Not much but it does hold a business accountable for the service that was paid for.


----------



## terry123 (May 1, 2020)

Never had prime because I always get what I ordered ahead of what they say.  Prime does not benefit me in any way.  Amazon says something will be delivered in 5-6 days but always comes at least 2 days ahead of that.


----------



## Ken N Tx (May 1, 2020)

I have Prime, ordered a part for a mower and it said to expect a 1 week delay do to all the deliveries that they were experiencing . I got the part in 2 days.


----------



## hollydolly (May 1, 2020)

I agree with your stance Knight...

I have Prime as well, and up to now we've  only had one delay on a delivery ....


----------



## fmdog44 (May 1, 2020)

Unless it is an  emergency who care if it takes teo days or six days?
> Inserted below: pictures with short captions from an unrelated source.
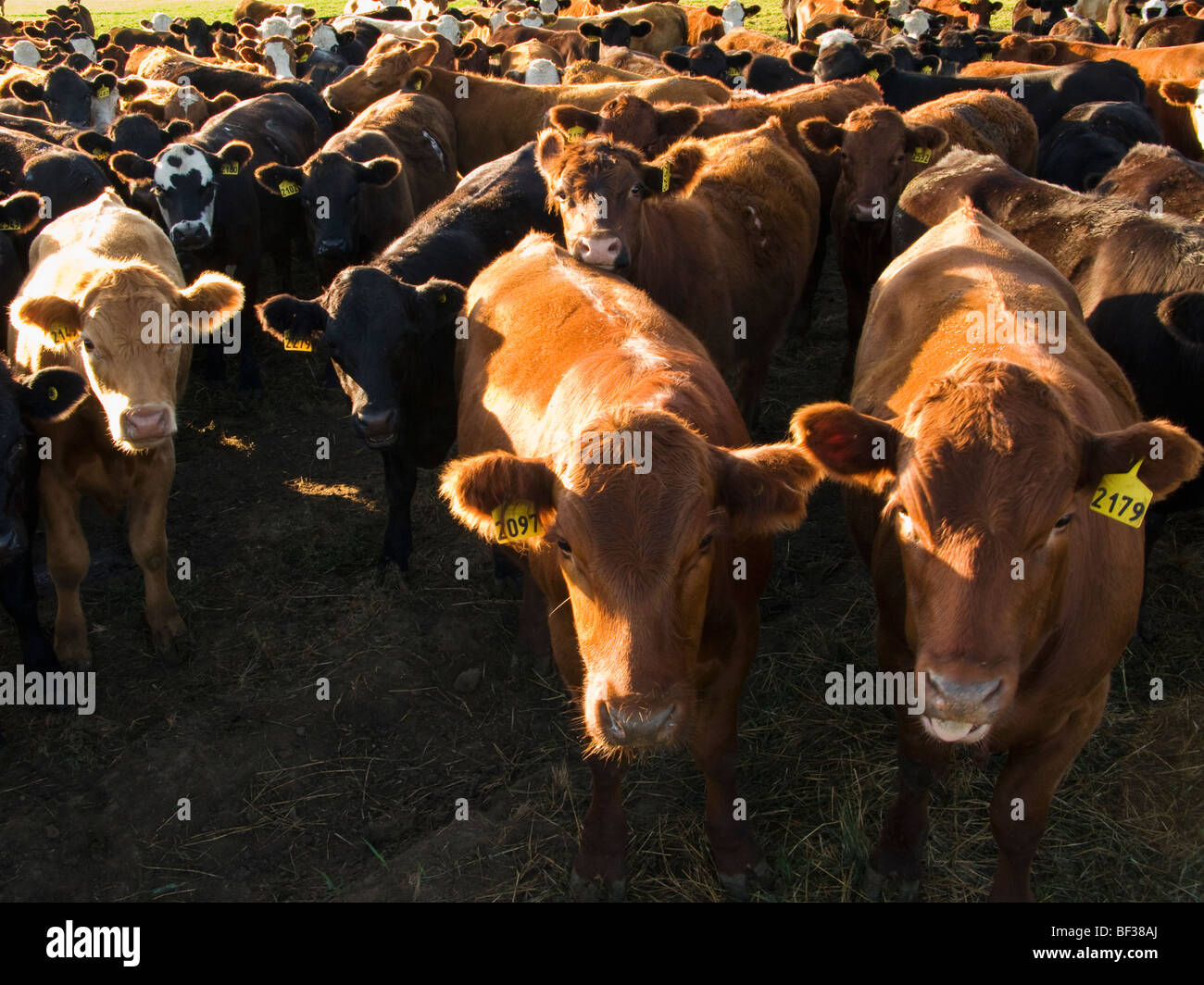 Livestock - Bunched up herd of mixed breeds of beef steers on the edge of a pasture / Alberta, Canada. - Stock Image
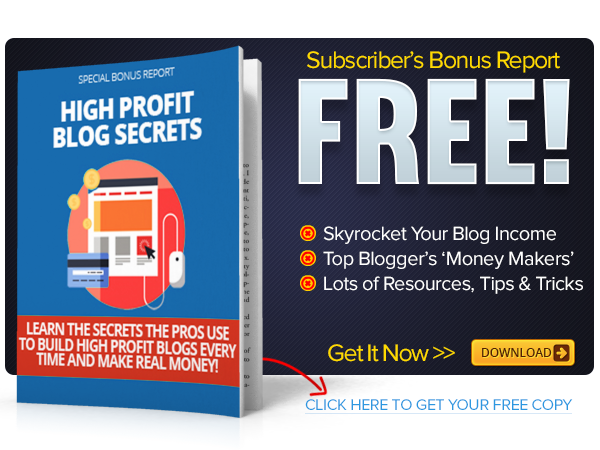 Build High Profit Blogs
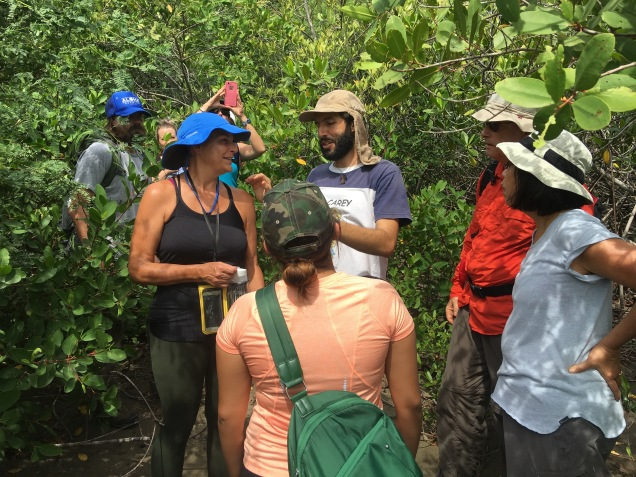 ICAPO biologists lead LMC S.W.I.M. participants on a hike through the various coastal ecosystems of the Padre Ramos Natural Preserve.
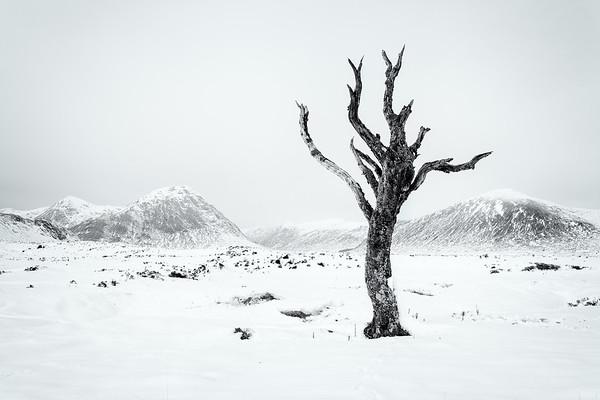 Dead tree, Glencoe, Scotland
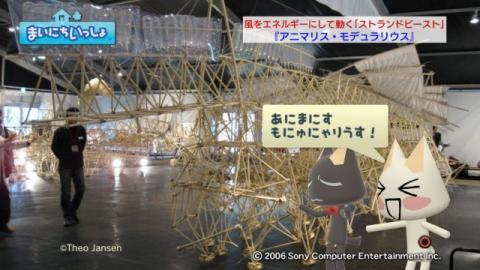 torosute2009/2/27 ビーチアニマル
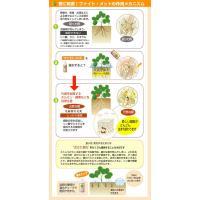 灌注用植物活性剤 ファイト・メット 450g|agrimart|02
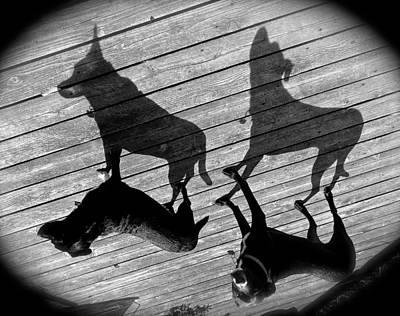 My Shadows Poster by Rita Mueller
I dropped prime  long time ago.


----------



## C'est Moi (May 1, 2020)

I have Prime and lately get the "possible late delivery" advisory, but so far we haven't had any significant delays.  I don't care about getting any refund; they are doing the best they can at a difficult time.


----------



## Devi (May 1, 2020)

Ditto here what @C'est Moi said. I think they're doing their best, and we've not had any non-deliveries.


----------



## Ken N Tx (May 2, 2020)

I ordered 2 items yesterday and got an email this morning that it will be delivered today..


----------



## Pappy (May 2, 2020)

Ordered hearing aid batteries Thursday, got them Friday. It’s amazing to me how fast they can get products to us.


----------



## Ronni (May 2, 2020)

I have Prime, but have experienced no significant delays in the few things I've ordered recently.  In fact, in EVERY case, though I was advised that delivery was going to be several days hence rather than the guaranteed two day delivery that I've been  used to for years, the items came 1 - 4 days earlier than I was told.

I've had Prime for a long time, and over the years have had to contact customer service for a variety of things.  In every single case, my issue was resolved quickly and easily.  No muss no fuss.  There were a couple of occasions where I returned my item as instructed, but didn't receive a credit back to my bank account.  In one case I had proof of having taken the item to UPS, but in the other case I had nothing.  Both times the rep apologized, and immediately adjusted my account to reflect the return and I had the money back in my account in a couple of days.


----------



## Ken N Tx (May 2, 2020)

Pappy said:


> Ordered hearing aid batteries Thursday, got them Friday. It’s amazing to me how fast they can get products to us.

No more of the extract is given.